Homeless women and girls are an especially vulnerable population, living chaotic and often necessarily dangerous lives in order to survive. But despite what we know about the often interrelated factors of substance abuse and mental and physical health issues—all of which can put them at risk—just how prevalent violence is in homeless women’s daily lives can still be surprising.
A group of medical researchers, led by Dr. Elise D. Riley at the University of California-San Francisco, surveyed about 300 women over several years for a new article in the American Journal of Public Health. They focused on women who either sleep in public places or shelters, or who are “unstably housed,” meaning that they are displaced very often and depend on friends and acquaintances for short-term stays, and they zeroed in on the topic of violence.
They found that this group of homeless women was being doubly victimized: first by poverty, and then by predators. Just under a third of the women in the survey told Riley and her colleagues that they had recently experienced physical violence, and just under a third said they had recently experienced sexual violence. When asked whether they had recently been the victims of “emotional violence,” like aggressive threats, about two thirds of them said yes.
“The odds that a woman abused as a child experienced major violence during the past year were three times the odds that a woman without a history of childhood abuse experienced major violence.”

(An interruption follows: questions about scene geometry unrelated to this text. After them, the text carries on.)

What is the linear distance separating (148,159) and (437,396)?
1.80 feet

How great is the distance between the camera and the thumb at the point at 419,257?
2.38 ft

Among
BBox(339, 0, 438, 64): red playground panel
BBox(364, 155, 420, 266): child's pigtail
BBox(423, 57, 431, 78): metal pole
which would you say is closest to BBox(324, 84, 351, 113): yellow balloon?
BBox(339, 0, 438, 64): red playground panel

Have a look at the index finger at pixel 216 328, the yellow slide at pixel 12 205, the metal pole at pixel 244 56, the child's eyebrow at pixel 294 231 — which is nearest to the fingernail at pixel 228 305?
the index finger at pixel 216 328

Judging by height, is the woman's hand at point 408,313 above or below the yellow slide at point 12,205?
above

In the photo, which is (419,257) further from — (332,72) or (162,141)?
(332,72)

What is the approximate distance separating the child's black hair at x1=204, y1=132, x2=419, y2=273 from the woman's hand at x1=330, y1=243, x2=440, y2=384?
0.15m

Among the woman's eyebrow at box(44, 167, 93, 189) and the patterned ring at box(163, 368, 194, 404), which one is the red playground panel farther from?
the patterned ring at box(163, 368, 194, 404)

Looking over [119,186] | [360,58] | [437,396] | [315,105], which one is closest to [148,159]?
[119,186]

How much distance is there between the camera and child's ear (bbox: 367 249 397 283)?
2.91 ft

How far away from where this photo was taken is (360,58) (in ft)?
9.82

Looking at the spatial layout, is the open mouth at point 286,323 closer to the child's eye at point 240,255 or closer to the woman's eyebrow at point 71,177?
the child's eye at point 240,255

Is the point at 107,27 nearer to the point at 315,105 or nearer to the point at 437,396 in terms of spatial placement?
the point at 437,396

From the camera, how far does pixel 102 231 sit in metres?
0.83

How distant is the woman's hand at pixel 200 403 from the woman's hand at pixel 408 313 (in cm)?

In fact, it might be more accurate to say that they were triply or quadruply victimized, as many women included in the study were HIV positive or had psychiatric disorders—or both. (The more mental health diagnoses these women had, the researchers found, the more likely they were to experience violence.) These women’s lives were—are—clearly chaotic for many reasons; their being in unstable housing situations that would leave them vulnerable to predators is actually only one in a string of compounding vulnerabilities. Each one of these factors tends to affect the others. This might, in turn, make it hard to figure out the best way to try to help them.
“[V]iolence is often linked to symptoms of specific mental health conditions, including post-traumatic stress disorder (PTSD) and depression, and some women initiate or increase drug use soon after intimate partner violence,” the authors wrote. “While the overlap of trauma, mental illness and substance dependence is common, the ways in which these conditions influence and are influenced by violence against impoverished women is an understudied area.”
The information that the researchers gleaned from this group in San Francisco did line up with the findings of other, similar studies, for the most part. For instance, previous surveys of homeless women have found that single homeless women are far more likely than homeless men to experience violence. The accompanying problems of substance abuse and psychiatric conditions have been found to both impair the women’s abilities to avoid dangerous situations, and to make them appear more vulnerable to perpetrators. In another group of homeless and impoverished women surveyed for a 1997 article, nearly two-thirds reported having experienced physical abuse from their parents, as children—which is a known risk factor for experiencing abuse as adults later in life.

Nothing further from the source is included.